There's a new bazel remote execution / cache project: https://github.com/allada/turbo-cache

I thought I'd put this out there and see if there is any early feedback on a new project I've been working on on-and-off for the last couple years and now actually have lots of time to bring it to completion. Currently it is unlicensed because I have not yet chosen what to do with it, but it is open source and will likely apply at least a LGPL or even more permissive license in the near future.

I'd love any feedback any of you have.

My Background

A few years ago at my previous job I built out our remote execution farm (BuildBarn) that serviced about:

  • ~1.2 million unit tests per day (seconds to run)

  • ~20k integration tests per day (median test duration was ~8 mins)

  • ~300k build jobs per day.

  • ~1 petabyte of cache / month

We spent a huge amount of time trying to keep things stable and to keep infra related issues to a minimum. Over winter break of 2020 I had some free time, so I decided to start a new project to start from scratch and build the server remote execution / cache server myself with all the hindsight available to me.

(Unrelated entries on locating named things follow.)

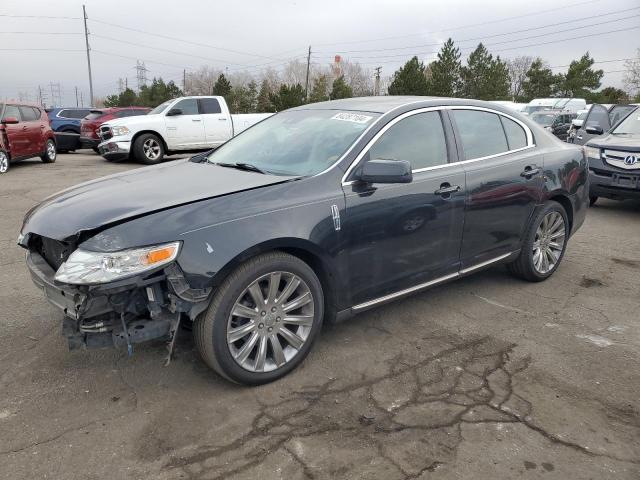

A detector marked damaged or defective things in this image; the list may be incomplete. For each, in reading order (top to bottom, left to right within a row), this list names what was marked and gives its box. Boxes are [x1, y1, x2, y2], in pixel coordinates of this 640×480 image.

broken headlight [54, 242, 180, 284]
damaged lincoln mks [17, 97, 588, 386]
cracked asphalt [1, 152, 640, 478]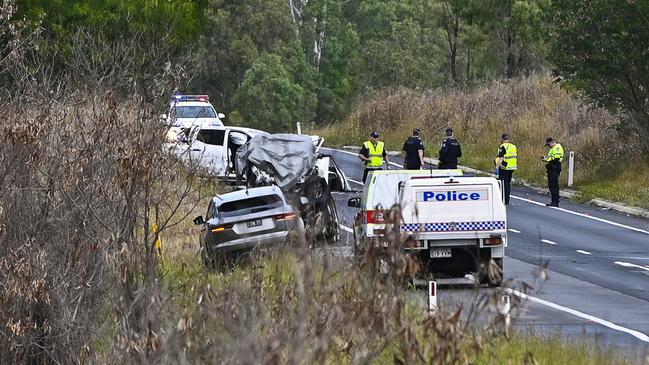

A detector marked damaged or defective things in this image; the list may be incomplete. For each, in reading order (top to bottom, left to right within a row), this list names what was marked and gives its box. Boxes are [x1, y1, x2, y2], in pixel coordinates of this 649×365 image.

crumpled car roof [235, 134, 316, 191]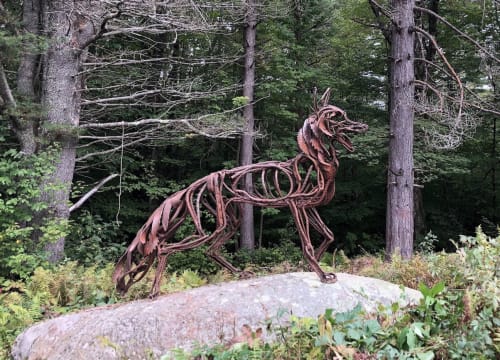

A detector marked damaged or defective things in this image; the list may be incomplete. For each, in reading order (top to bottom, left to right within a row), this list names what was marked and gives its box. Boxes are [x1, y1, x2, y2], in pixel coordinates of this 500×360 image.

rusted metal sculpture [115, 90, 370, 298]
rusted metal surface [115, 90, 370, 298]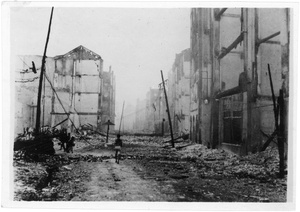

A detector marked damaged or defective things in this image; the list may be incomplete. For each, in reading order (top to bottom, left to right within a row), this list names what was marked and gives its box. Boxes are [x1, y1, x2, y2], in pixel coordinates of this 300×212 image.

damaged facade [15, 45, 116, 136]
damaged facade [191, 8, 290, 155]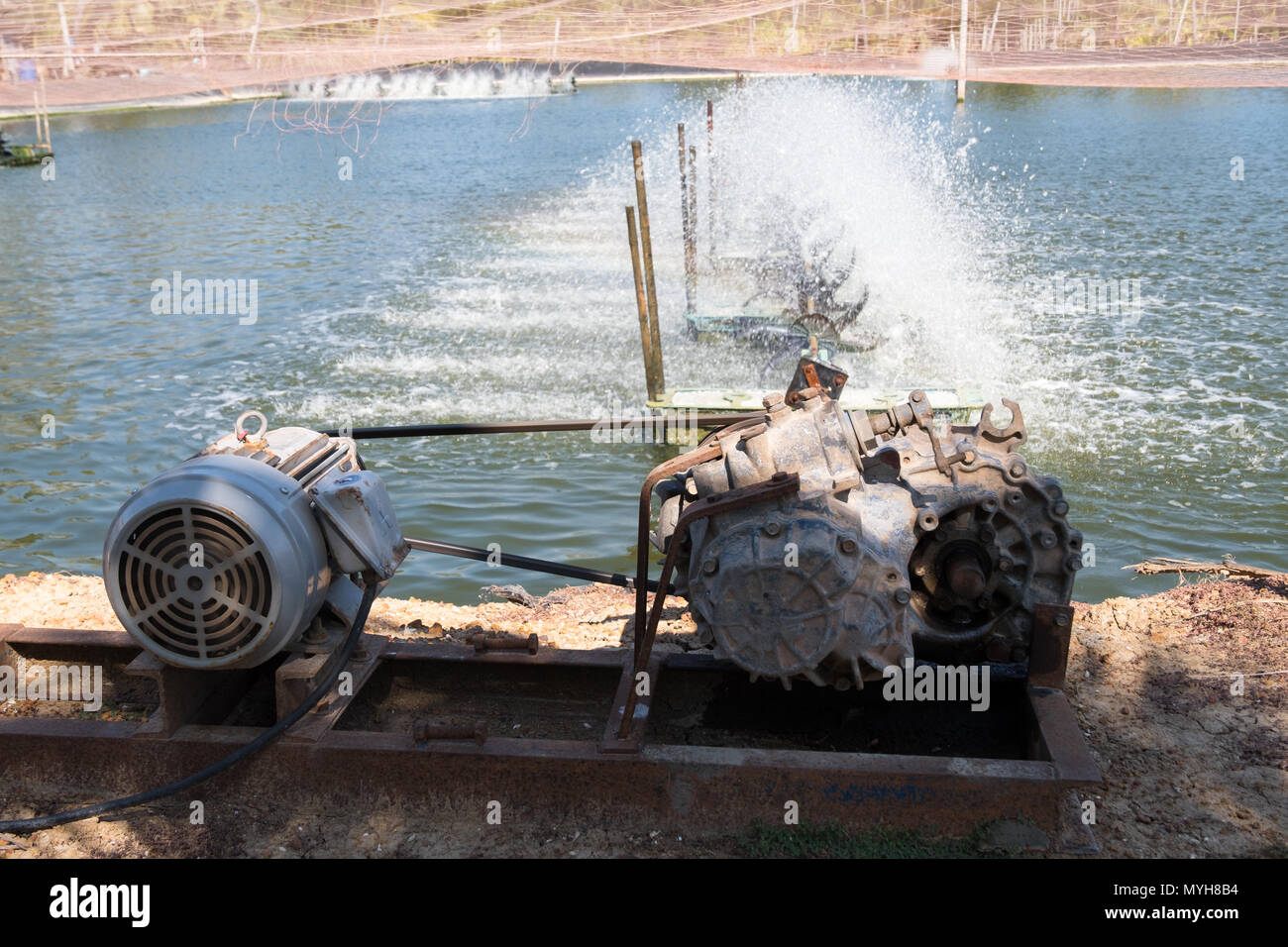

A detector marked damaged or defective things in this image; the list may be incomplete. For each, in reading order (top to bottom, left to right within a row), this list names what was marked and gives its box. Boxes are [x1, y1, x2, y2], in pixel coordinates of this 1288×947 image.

rusted metal bracket on gearbox [607, 472, 799, 752]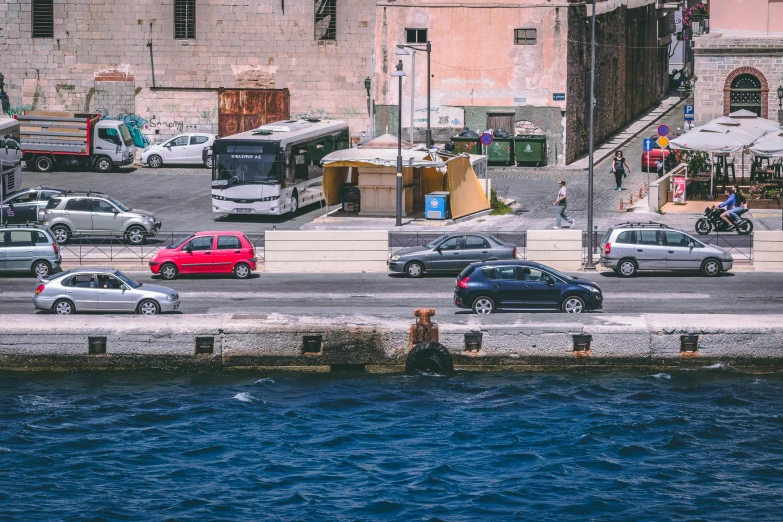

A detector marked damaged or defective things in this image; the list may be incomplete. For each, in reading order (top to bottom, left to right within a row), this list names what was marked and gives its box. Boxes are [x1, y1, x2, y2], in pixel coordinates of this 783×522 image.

rusty metal door [217, 89, 290, 138]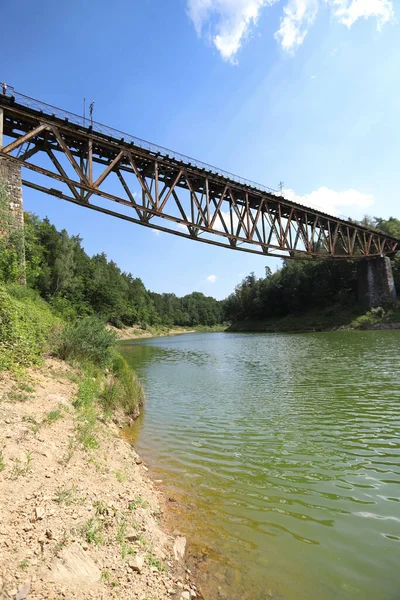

I decided to write the entire thing in Rust to help with stability (and I wanted to try the brand new Async/Await [which is awesome btw]). I also wanted to implement some cool features that I thought this space was lacking.

Current State

There are 2 main parts of the project: Remote Cache and Remote Execution.

Remote Cache

Remote cache is in the alpha stage. It currently supports:

  • Memory store - Data will live in the same machine memory (with eviction policies)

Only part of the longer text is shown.